Ponad pół roku temu zmorą wszystkich kierowców były astronomiczne ceny ropy. Przed pięcioma złotymi za litr benzyny uchronił nas, poza nielicznymi przypadkami, mocny złoty. Po kilku miesiącach spadków cen wywołanych taniejącą ropą, na stacjach znów zaczęło być coraz drożej - zauważa "Rzeczpospolita". Winny jest tracąca wartość polska waluta.
Choć od sierpnia cena baryłki ropy spadła ze 147 dol. do 40 i tanieje nadal, w związku z niepokojem o nasilanie się globalnego spowolnienia, to tylko w tym roku benzyna na polskich stacjach zdrożała nawet o 17 proc.
W Niemczech czy W. Brytanii skok cen jest o połowę niższy. Polscy kierowcy płacą ekstra za mocno tracącego ostatnio złotego, który z tygodnia na tydzień podnosi cenę benzyny o 8 – 10 groszy.
Od giełdy przez kantor na stację
Obecnie za litr najpopularniejszej eurosuper 95 w niektórych regionach kraju trzeba zapłacić prawie 4 zł, a średnia w kraju to 3,88 – 3,9 zł. Jeszcze w pierwszym tygodniu stycznia była o 54 – 56 groszy tańsza. Olej napędowy za sprawą niższej stawki podatkowej drożeje nieco wolniej i kosztuje teraz średnio 3,65 zł, czyli o ok. 30 groszy drożej niż na początku 2009 roku.
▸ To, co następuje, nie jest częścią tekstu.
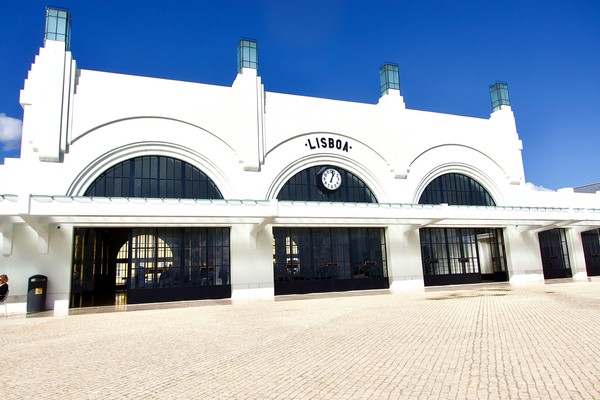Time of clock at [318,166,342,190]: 1:02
Bo chociaż ceny paliwa za granicą spadają, to polskie rafinerie, kalkulując swoje cenniki, uwzględniają aktualny kurs euro i dolara. Zatem jeśli ta waluta zdrożeje o np. 10 gr, to ceny hurtowe paliwa idą w górę o 3 – 4 gr (zależnie od notowań giełdowych). Właśnie z powodu słabości polskiej waluty wzrost cen na stacjach od początku roku jest wyższy niż w Niemczech czy Wielkiej Brytanii.